A economia brasileira do século XVI e
XVII caracterizava-se pelo cultivo de cana-de-açúcar, cujo trabalho era tocado
pelas mãos dos escravos trazidos da África.
Já na metade do século XVIII, a
cana-de-açúcar dava lugar a cafeicultura, em que o Estado de São Paulo era o
principal produtor, sobrepujando o Estado do Rio de janeiro.
Em 1888, com a assinatura da lei Áurea
no Brasil pela princesa Isabel, abolindo a escravidão no país, acelerou-se o
processo político e daí para a república foi um curto passo.
O Brasil, sem os "braços" dos
escravos, tinha que substituí-los para tocar a lavoura cafeeira, por isso,
incentivou a vinda dos europeus, principalmente a imigração italiana. De 1888
a 1895, só no Estado de São Paulo, chegaram cerca de 600 mil italianos, mas,
na época, eles não se adaptaram aos costumes e estranharam o tratamento
recebido. O governo italiano então cancelou a imigração.
Em substituição a imigração
européia, em 1895, o governo brasileiro iniciou a negociação com o governo
japonês no sentido de incentivar a vinda dos japoneses, o que só se
concretizou em 1908.
Nos anos de 1900 a 1905, a lavoura
japonesa experimentou uma crise institucional profunda, causada pelas
condições climáticas adversas e, principalmente, pela guerra Japão x
Rússia.
Não obstante a alegria e a paz terem
voltado a reinar no país após a grande vitória do Japão sobre a Rússia, em
16 de outubro de 1905, o povo japonês continuou sentindo os efeito da crise,
como por exemplo, a escassez de matéria prima para a agricultura. Esta crise
fora desencadeada, entre outros motivos, pela saturação do povo devido à
guerra travada.
Nos anos de 1906 a 1907, tentou-se a
imigração para os Estados Unidos, tendo como destino o Havaí, mas, devido à
situação política deste país ser adversa à realidade da época, em 1908 foi
suspensa a ida dos japoneses para lá. Isto veio a acelerar e concretizar,
definitivamente, a imigração japonesa para o Brasil.

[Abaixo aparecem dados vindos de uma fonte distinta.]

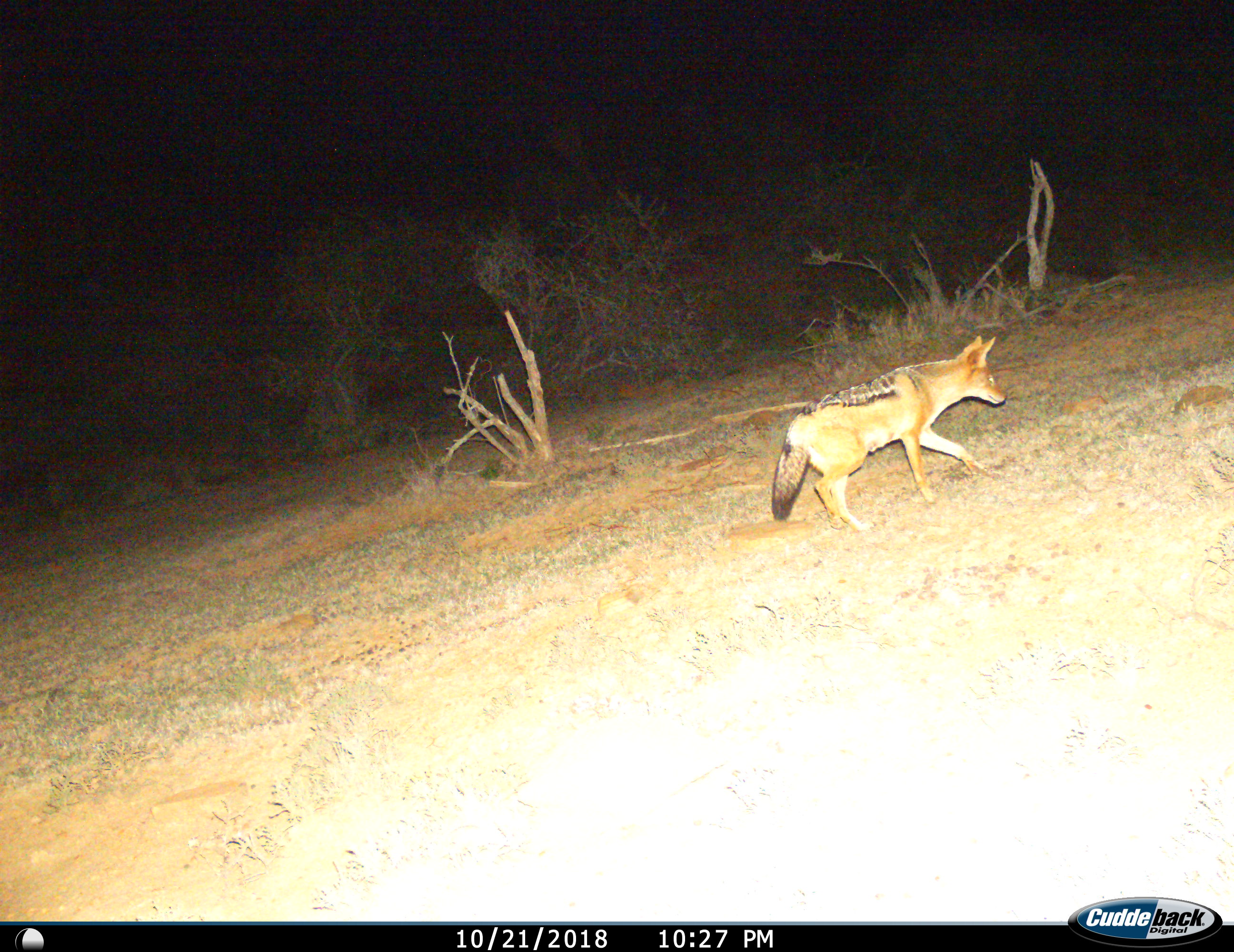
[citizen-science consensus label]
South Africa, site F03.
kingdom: Animalia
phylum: Chordata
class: Mammalia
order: Carnivora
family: Canidae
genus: Lupulella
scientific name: Lupulella mesomelas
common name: black-backed jackal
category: jackalblackbacked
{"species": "jackalblackbacked (black-backed jackal) (Lupulella mesomelas)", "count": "1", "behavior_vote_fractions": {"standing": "12%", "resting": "0%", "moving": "100%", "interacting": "0%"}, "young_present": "0%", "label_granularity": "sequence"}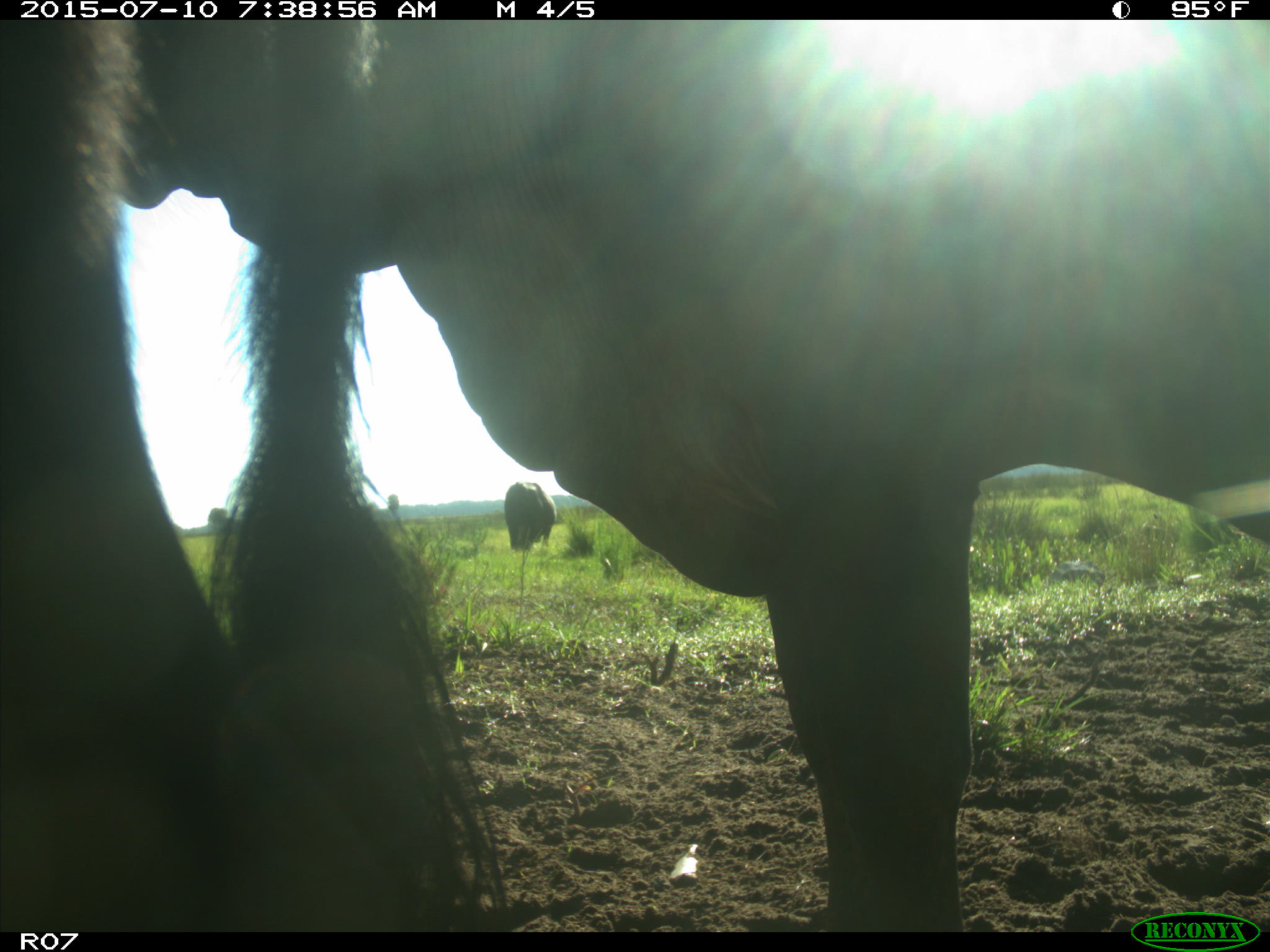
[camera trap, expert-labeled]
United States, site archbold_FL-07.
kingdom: Animalia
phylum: Chordata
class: Mammalia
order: Artiodactyla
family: Bovidae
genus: Bos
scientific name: Bos taurus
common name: domestic cow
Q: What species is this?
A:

Em 18 de junho de 1908, desembarcava no porto de Santos,
158 famílias com 781 pessoas trazidas pelo navio Kasato Maru. Considerado o
período até 1919 como a primeira etapa desse movimento migratório, calcula-se
em 40 mil o número de imigrantes japoneses que se fixaram na região nordeste
do Estado de São Paulo.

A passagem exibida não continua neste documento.